PCalvin,
I've used Aperture since it was first released, and have printed photos on my Epson R1800 until a few weeks ago, when I added an Epson 3800.
I produced beautiful prints on the R1800, consistently, with very, very close matches to my calibrated monitor. To get these results, I always choose a profile for the paper I was using, generally Epson's profiles for its papers, and chose my printer, which was set up for the R1800 and the paper in use. ALWAYS printer color management was turned off ("No color management"). And, unlike another responder, I didn't get blocking in shadows. Rather, depending on how well I had processed the file in Aperture (for example, by using the Shadow slider in the Highlight/Shadow box), I was able to get, in the print, more or less detail, the "more or less" being entirely dependent on the extent of my intervention.

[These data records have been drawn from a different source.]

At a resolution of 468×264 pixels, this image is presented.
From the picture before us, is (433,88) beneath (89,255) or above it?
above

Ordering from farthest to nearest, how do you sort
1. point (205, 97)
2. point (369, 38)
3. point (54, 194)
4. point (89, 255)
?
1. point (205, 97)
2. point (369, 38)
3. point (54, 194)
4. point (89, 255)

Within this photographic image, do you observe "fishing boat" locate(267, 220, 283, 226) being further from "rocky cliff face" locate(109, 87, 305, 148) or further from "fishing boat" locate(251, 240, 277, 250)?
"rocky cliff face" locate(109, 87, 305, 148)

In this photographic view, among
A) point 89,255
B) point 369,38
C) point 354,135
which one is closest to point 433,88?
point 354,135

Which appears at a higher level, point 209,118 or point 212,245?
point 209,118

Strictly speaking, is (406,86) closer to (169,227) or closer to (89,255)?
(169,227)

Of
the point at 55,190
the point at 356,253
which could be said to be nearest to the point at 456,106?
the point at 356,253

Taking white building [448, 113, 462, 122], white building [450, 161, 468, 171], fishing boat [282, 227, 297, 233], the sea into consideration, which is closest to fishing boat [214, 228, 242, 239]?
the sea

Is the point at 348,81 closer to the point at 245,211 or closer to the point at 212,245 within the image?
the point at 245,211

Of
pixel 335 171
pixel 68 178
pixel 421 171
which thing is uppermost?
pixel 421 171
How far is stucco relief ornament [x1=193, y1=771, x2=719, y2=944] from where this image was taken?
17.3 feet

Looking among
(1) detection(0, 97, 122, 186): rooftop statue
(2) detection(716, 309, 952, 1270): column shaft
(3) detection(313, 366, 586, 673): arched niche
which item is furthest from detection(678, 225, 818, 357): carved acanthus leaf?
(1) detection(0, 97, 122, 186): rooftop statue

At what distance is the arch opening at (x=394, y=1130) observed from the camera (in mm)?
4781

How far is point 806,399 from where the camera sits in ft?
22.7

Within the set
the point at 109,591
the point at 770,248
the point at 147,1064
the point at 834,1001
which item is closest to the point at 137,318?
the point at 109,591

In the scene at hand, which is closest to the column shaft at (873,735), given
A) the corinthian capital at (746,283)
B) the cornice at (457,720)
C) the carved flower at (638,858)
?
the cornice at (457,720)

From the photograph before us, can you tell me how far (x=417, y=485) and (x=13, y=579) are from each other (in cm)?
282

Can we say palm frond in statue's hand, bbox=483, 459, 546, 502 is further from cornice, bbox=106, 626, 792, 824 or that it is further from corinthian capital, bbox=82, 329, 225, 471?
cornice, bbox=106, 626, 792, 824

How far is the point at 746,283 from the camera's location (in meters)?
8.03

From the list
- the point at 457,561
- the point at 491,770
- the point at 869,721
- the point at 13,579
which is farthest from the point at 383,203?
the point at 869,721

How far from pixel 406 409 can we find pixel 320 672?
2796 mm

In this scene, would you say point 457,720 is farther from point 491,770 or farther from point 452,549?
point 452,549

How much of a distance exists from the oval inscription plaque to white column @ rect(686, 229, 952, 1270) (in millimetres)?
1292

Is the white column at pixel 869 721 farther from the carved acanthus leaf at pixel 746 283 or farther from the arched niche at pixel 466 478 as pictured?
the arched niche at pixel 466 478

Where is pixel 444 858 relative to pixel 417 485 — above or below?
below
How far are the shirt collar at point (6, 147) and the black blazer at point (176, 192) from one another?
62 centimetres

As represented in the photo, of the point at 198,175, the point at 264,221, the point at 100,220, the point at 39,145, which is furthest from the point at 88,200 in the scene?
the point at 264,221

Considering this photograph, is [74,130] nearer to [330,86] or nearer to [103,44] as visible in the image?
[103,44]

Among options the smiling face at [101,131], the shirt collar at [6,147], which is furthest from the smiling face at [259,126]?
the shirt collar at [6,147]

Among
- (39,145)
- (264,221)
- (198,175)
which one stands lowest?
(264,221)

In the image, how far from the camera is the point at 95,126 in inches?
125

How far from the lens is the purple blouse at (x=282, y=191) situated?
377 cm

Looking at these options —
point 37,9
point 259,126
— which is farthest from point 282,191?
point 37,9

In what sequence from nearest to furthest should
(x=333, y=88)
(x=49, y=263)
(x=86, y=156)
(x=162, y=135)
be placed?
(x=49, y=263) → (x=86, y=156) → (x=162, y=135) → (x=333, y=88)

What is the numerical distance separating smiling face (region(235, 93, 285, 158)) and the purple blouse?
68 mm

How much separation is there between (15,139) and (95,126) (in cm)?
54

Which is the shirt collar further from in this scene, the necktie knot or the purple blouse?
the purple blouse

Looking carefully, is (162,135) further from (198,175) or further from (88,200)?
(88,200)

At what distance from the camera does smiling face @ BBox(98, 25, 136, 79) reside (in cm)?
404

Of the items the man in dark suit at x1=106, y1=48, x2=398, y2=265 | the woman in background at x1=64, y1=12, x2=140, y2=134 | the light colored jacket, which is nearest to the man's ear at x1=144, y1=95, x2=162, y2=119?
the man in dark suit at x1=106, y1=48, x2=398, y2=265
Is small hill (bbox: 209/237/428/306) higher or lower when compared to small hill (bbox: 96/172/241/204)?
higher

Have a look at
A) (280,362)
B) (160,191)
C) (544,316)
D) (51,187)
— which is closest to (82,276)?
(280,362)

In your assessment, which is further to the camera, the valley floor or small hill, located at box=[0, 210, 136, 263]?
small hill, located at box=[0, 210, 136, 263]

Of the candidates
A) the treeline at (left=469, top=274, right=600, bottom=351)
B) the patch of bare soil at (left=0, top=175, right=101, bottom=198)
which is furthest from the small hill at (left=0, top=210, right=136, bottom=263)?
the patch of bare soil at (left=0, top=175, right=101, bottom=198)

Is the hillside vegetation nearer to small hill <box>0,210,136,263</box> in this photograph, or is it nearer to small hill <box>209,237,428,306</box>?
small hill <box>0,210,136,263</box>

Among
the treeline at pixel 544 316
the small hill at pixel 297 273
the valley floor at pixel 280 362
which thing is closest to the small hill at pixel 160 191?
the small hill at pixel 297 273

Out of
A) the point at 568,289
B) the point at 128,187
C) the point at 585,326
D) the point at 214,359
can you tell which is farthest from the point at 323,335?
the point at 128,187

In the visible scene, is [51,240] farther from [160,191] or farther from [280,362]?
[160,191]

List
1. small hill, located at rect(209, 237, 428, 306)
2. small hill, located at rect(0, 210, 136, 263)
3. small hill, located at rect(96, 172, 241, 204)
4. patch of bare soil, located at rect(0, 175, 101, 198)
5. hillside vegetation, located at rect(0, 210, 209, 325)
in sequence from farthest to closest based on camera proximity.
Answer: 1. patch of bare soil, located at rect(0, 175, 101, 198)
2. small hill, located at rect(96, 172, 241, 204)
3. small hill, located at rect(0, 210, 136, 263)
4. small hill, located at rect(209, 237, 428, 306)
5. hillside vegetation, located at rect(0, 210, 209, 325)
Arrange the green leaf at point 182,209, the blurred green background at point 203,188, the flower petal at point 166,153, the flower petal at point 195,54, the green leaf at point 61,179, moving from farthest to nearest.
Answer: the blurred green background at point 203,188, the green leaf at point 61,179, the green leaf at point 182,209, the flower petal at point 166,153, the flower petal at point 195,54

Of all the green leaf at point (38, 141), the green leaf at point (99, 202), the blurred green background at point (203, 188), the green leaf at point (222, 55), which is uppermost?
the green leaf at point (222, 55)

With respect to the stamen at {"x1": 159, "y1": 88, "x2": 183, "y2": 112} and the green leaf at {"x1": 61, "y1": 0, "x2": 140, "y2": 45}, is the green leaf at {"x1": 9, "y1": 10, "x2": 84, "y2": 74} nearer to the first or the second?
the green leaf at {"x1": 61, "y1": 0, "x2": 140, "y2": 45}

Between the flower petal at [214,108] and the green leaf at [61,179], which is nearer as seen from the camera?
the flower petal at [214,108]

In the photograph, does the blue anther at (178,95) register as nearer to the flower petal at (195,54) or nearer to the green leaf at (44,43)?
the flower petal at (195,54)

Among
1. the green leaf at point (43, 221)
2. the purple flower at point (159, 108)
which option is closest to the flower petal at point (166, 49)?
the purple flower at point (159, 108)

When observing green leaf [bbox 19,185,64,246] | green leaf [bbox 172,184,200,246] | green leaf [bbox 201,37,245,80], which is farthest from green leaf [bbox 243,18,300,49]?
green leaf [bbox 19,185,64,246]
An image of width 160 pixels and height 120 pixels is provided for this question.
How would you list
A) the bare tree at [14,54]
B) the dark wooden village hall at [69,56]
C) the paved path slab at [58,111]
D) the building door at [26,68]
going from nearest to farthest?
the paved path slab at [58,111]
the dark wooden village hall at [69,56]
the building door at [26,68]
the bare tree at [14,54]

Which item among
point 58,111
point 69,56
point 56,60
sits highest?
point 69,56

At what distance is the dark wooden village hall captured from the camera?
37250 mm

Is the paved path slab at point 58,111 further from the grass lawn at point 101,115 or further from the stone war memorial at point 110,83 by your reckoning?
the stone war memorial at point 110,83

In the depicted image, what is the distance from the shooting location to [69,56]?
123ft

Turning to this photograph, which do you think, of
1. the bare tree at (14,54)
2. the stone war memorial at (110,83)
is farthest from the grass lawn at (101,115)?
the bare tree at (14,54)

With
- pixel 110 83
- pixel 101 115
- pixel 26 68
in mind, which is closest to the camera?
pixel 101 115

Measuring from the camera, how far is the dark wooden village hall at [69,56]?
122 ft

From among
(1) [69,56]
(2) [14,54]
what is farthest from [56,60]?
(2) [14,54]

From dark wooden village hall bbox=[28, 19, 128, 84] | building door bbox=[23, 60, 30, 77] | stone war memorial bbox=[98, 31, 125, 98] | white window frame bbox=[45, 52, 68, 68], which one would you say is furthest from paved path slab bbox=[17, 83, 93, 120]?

In short, I have been thoroughly satisfied with using the Epson R1800 and Aperture. For example, recently I had an image accepted for an international exhibition. The print I made for the exhibition was much larger than my R1800 could handle (20x30 inches), so a colleague - a VERY prominent and successful fine art photographer - allowed me to print the image on his Epson 9800. When I took my image to his studio to print, he looked at the file and urged me to rework it to remove noise and blocking that made the image really crappy. He showed me how the image could be cleaned up in Photoshop. I returned home and, with substantial work and experimenting, I was able to refine the image and produce a version that, when printed in his studio, he praised as "really fine." And, I did all of that work in Aperture, none of it in Photoshop. I even printed a segment of the image on my R1800 with the image sized at 20x30 so that I could see what the texture of the image in the print, on the chosen paper, would look like. (I used the same paper on my R1800 as I used on my colleague's 9800.)
So, it's my experience that gallery-quality printing on really fine papers (Epson Premium Luster; Hanemühle Photo Rag Pearl, used for my exhibition print) can be done on the Epson R1800 using Aperture.